Sanzioni per i ministri

Sarà stata la decisione Usa di sanzionare alcuni coloni israeliani, ma anche Bruxelles ha voluto mandare un segnale a Tel Aviv. «Questa non è una riunione esecutiva, non saranno prese decisioni, ma ho avviato il processo per chiedere agli Stati membri se ritengano appropriato inserire nella nostra lista delle sanzioni alcuni ministri israeliani che lanciano messaggi di odio. Inaccettabili messaggi di odio contro i palestinesi e con proposte che vanno contro la legge internazionale e incitano a commettere crimini di guerra». Lo ha dichiarato l’Alto rappresentante dell’Ue per la Politica estera, Josep Borrell, al suo arrivo al Consiglio informale Esteri. «Credo che l’Ue non debba avere tabù nell’uso dei nostri strumenti per fare rispettare la legge umanitaria internazionale, ma non è una decisione che spetta a me, io posso solo fare proposte. Decideranno gli Stati membri», ha aggiunto il diplomatico spagnolo di lungo corso.

«Per quanto mi riguarda è un periodo ipotetico dell’irrealtà». Così il ministro degli Esteri, Antonio Tajani, ha liquidato la proposta di Borrell, di sanzionare i ministri israeliani di estrema destra.

«Dobbiamo cercare di risolvere i problemi, convincere Israele a fare delle scelte che portino al cessate il fuoco a Gaza, perché questa è la priorità. Non è con il riconoscimento della Palestina teorico, con le sanzioni ai ministri israeliani che si risolve il problema. Serve più diplomazia, servono messaggi anche forti», ha evidenziato il capo della Farnesina al suo arrivo al Consiglio informale Esteri. «Ma io credo che non sia questa la strada giusta per convincere Israele a concludere al Cairo un accordo e quindi arrivare a una soluzione almeno temporanea a Gaza per un cessate il fuoco che permetta di portare aiuti alla popolazione palestinese, cosa che noi stiamo facendo», ha aggiunto Tajani che ha sentito il segretario di Stato Antony Blinken.

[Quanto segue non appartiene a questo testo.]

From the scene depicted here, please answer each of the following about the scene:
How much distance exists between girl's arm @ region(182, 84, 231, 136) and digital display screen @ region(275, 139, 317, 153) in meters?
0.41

«Proposte sconsiderate da Bruxelles sia sull’Ucraina che sul Medio Oriente. La pericolosa furia dell’Alto Rappresentante deve essere fermata. (…) Non vogliamo un’escalation della crisi in Medio Oriente. Oggi continuiamo ad adottare una posizione pacifica e di buon senso», ha rincarato il ministro degli Esteri ungherese, Péter Szijjártó.

Il ritorno dei mediatori

Ma intanto i negoziati languono. I Paesi negoziatori che stanno mediando tra Israele e Hamas per arrivare a un accordo di cessate il fuoco e rilascio degli ostaggi presenteranno una nuova proposta «entro pochi giorni», ha riferito Haaretz. Stati Uniti, Qatar ed Egitto stanno tentando di trovare una soluzione a due questioni chiave: il corridoio di Filadelfia lungo il confine tra Gaza e l’Egitto e il corridoio di Netzarim che taglia in due la Striscia di Gaza. Secondo fonti vicine al dossier, i mediatori stanno cercando di fare pressione su Israele e Hamas affinché accettino la nuova soluzione. I colloqui precedenti, sia in Qatar che al Cairo, erano volti a finalizzare altri aspetti dell’accordo e ad avvicinare le parti.

Una delegazione israeliana che include rappresentanti del Mossad, dello Shin Bet e dell’Idf è partita per Doha mercoledì mattina. Ma non è una segnale significativo.